Tuesday, August 14, 2012

Test Fear

My very first day as a GT coordinator I was approached by an elementary teacher.  "I've known Josh for 4 years now," she said. "He's the brightest student I know, but every year I nominate him for the gifted program and every year he gets rejected.  Will it be any different now that you're in charge?" 

I assured her I'd look into it, but jumped to the (false) conclusion that Josh was a nice kid, a teacher pleaser, but probably not gifted.  When I met him my misconception was immediately apparent.  Beyond a doubt he was creatively brilliant.  The problem was that he froze when presented with a high stakes test like the one that determined if he was "in" or "out" of the gifted program.  
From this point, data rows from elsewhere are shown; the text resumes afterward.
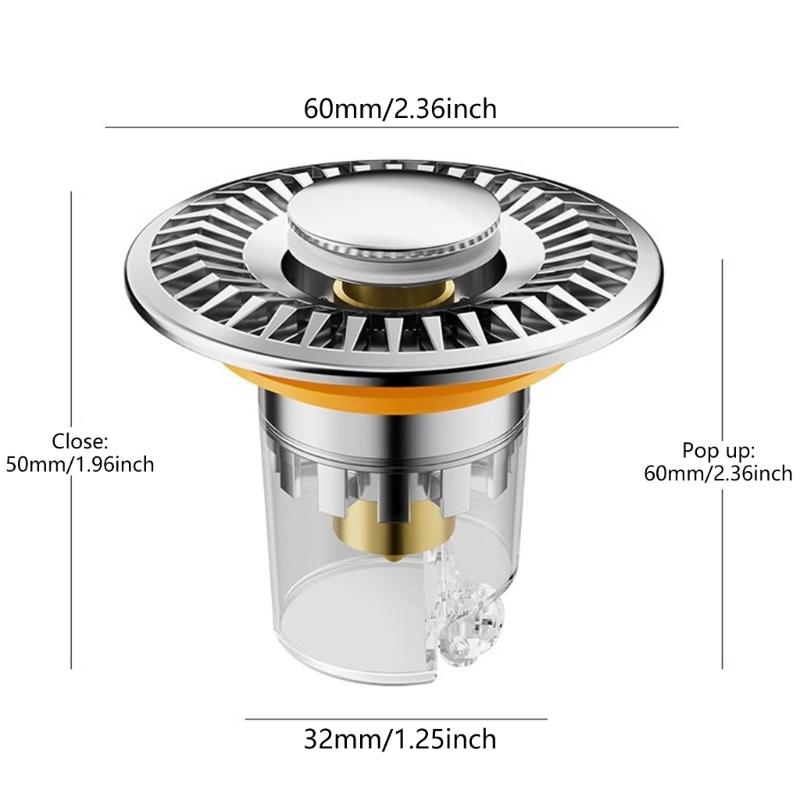 Bathtub Plugs Anticlogging Drain Filter Wash Basins Sink Drain Stopper Push-type Bounce Cores Drain Hair Catcher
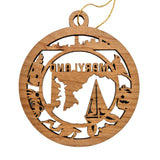 Maryland Wood Ornament - MD State Souvenir - Handmade Wood Ornament Made in USA State Shape Skyline Oriole Bird Bohemian Beer Can Crab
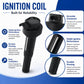 Black ignition coil with connector on top, side profile view.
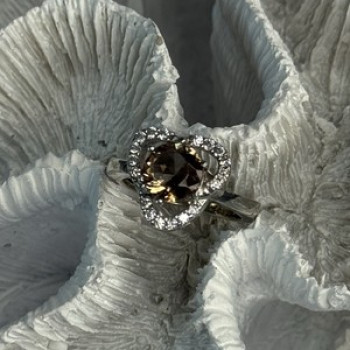 925 Sterling Silver Spinel & CZ Ring Size 7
It was a no-brainer for me.  I trusted his teacher who knew that he needed challenges beyond the regular classroom. He was "in" without taking The Test.

I took some heat from people who had created the "sift down" method of identification matrix our district used at that time.   Students needed to perform at or above the 95 percentile on the Iowa Test of Basic Skills.  Those that didn't were never considered.  The winnowed group of  kids were given the Otis-Lennon group IQ test on which they also needed to score at a certain level.  Those that didn't were rejected.   And then the remaining few students had to rate a specific score (or better) on the Renzulli Scales completed by a teacher.  In essence, we were looking for the fewest possible students and only those who were good at taking tests and pleasing teachers. 

I'm happy to say we quickly changed the old ID process to a talent pool model where even one indicator was enough to start an assessment of what a student needed to be academically challenged.

Funny thing.  Six months after he was identified, Josh agreed to try The Tests . . . "just for fun."  The pressure was off.  IQ?  152.  ITBS reading and math?  99th percentiles. 

How many kids slog on through the tedium of a school day simply because they don't fit the numerical profile.  We've got to know the kid in order to match the program to the child.